Amerykanin spędził na atlantyckiej wyspie kilka tygodni, podczas których gromadził materiały do swojej pracy i nie mógł wyjść ze zdziwienia, jak bezpiecznie czują się Islandczycy. Podkreślał takie niezwykłe zjawiska jak niezapięte rowery pozostawione w centrum Reykjaviku, dzieci bawiące się same bez nadzoru przed domami czy ludzi wsiadających do samochodu nieznanej osoby oferującej podwózkę.
Według statystyk na Islandii rzadko dochodzi do więcej niż kilku zabójstw rocznie. Średnia to 1,8 na 100 tysięcy obywateli, przy czym cały kraj liczy około 300 tysięcy dusz. Dla porównania w USA ten wskaźnik to ponad pięć zabójstw na sto tysięcy osób.
Równość prowadzi do spokoju
Po rozmowach z przedstawicielami władz, nauczycielami akademickimi, prawnikami, dziennikarzami i normalnymi Islandczykami, Amerykanin doszedł do wniosku, że najważniejszym czynnikiem wpływającym na spokój na Islandii jest brak różnic klasowych.

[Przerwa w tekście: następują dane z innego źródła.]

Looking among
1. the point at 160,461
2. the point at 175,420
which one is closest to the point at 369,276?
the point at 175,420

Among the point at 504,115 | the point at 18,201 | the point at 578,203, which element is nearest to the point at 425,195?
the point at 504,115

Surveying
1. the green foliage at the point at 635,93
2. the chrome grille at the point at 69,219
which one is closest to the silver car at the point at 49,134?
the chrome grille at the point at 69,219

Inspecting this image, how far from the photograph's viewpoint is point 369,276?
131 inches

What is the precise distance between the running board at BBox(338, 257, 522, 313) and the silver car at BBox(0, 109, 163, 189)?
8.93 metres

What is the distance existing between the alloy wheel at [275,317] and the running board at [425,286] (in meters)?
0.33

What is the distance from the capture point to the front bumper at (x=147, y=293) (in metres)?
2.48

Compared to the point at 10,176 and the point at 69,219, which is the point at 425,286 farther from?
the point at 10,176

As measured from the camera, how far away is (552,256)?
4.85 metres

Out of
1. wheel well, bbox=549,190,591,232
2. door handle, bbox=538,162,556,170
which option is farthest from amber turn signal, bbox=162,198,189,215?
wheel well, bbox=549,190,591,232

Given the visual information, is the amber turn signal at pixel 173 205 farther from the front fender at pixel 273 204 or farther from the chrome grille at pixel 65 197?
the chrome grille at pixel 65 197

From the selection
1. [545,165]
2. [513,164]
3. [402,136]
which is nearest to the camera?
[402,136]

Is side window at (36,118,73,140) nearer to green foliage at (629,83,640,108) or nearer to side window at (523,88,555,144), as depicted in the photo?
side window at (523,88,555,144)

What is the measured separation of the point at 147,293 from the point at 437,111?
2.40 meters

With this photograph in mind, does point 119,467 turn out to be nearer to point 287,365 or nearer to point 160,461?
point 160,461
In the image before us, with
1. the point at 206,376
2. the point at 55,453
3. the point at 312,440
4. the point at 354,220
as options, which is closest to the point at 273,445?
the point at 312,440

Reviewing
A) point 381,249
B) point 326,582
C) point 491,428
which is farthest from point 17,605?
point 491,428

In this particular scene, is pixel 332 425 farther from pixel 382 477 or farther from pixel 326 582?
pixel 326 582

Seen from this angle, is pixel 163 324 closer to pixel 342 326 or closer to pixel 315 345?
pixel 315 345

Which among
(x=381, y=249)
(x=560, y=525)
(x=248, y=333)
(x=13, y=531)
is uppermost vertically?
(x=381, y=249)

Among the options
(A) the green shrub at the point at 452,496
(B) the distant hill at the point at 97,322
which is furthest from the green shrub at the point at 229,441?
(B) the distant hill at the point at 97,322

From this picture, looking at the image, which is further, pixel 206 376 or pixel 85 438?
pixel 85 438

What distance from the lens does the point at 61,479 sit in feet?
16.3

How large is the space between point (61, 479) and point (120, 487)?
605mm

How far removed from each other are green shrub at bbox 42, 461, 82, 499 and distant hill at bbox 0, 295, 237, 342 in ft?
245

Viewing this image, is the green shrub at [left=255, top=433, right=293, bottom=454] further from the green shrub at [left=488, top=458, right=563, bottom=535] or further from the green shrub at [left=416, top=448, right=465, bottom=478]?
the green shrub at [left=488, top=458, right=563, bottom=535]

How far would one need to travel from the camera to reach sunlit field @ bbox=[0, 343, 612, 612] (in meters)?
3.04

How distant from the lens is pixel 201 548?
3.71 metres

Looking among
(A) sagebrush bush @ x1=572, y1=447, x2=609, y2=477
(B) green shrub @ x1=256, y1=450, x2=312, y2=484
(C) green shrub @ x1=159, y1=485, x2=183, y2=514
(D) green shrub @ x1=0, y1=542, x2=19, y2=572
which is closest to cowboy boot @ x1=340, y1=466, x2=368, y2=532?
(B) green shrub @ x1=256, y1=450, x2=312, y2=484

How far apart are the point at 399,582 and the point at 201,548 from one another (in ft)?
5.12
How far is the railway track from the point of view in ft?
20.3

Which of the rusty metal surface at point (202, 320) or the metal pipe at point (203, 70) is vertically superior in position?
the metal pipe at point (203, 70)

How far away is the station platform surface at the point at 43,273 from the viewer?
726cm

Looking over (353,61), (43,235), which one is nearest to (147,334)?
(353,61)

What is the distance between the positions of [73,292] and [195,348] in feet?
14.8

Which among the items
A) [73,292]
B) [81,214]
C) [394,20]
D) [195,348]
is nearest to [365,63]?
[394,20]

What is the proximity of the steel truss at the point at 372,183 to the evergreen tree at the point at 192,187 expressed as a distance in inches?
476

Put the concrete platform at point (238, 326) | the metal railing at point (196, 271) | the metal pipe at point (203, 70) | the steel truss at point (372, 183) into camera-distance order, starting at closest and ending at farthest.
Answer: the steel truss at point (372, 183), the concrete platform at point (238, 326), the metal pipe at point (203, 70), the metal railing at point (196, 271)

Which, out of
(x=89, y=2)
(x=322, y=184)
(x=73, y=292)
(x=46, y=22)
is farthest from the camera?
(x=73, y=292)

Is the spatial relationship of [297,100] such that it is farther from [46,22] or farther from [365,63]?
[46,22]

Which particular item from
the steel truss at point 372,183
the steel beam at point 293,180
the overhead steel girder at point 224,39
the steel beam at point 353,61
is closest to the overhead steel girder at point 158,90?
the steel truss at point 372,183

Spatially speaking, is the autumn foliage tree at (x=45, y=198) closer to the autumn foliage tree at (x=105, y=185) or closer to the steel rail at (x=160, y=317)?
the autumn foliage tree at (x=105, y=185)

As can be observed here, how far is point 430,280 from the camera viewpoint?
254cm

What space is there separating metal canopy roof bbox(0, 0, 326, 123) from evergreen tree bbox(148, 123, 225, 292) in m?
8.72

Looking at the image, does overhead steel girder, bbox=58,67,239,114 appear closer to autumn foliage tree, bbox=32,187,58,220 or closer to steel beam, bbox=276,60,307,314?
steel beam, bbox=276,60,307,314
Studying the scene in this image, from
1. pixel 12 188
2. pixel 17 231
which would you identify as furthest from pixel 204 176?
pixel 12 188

Będąc wśród mieszkańców Islandii bardzo trudno wyczuć, kto jest zamożny, a kto nie.
Według badań Uniwersytetu Missouri 97 procent Islandczyków określa się jako "klasa średnia" lub "pracująca". Tylko nieco ponad jeden procent uznaje się za klasę niższą lub wyższą. Panuje daleko posunięty egalitaryzm. W związku z tym nie ma praktycznie żadnych napięć pomiędzy klasami, co jest rzadkim zjawiskiem w skali świata.
- W naszym kraju dziecko bogacza chodzi do zwykłej szkoły z każdym innym - powiedział Bjorgvin Sigurdsson, były przewodniczący klubu parlamentarnego socjal-demokratów.
Istotnym czynnikiem ma być też znikome użycie narkotyków. Według danych ONZ z 2012 roku, mniej niż procent mieszkańców wyspy zażywa kokainę, amfetaminę czy ekstazy. W latach 70-tych było w tym zakresie znacznie gorzej, ale ustanowiono specjalny wydział policji i sąd do zwalczania przestępczości związanej z narkotykami, co przyniosło wymierne efekty.
Nie do zrozumienia
Te dwa główne czynniki i szereg mniejszych, doprowadził do tego, że w kraju gdzie statystycznie co trzeci obywatel, w tym dzieci i emeryci, ma broń, praktycznie nie dochodzi do przestępstw z jej użyciem.
Panuje taki spokój, że nawet islandzka policja na co dzień nie nosi przy sobie broni, co dla Amerykanów jest rzeczą niepojętą. Jedyna stale uzbrojona formacja to "Oddział Wikingów", jednostka do zadań specjalnych, która od lat ma bardzo mało pracy.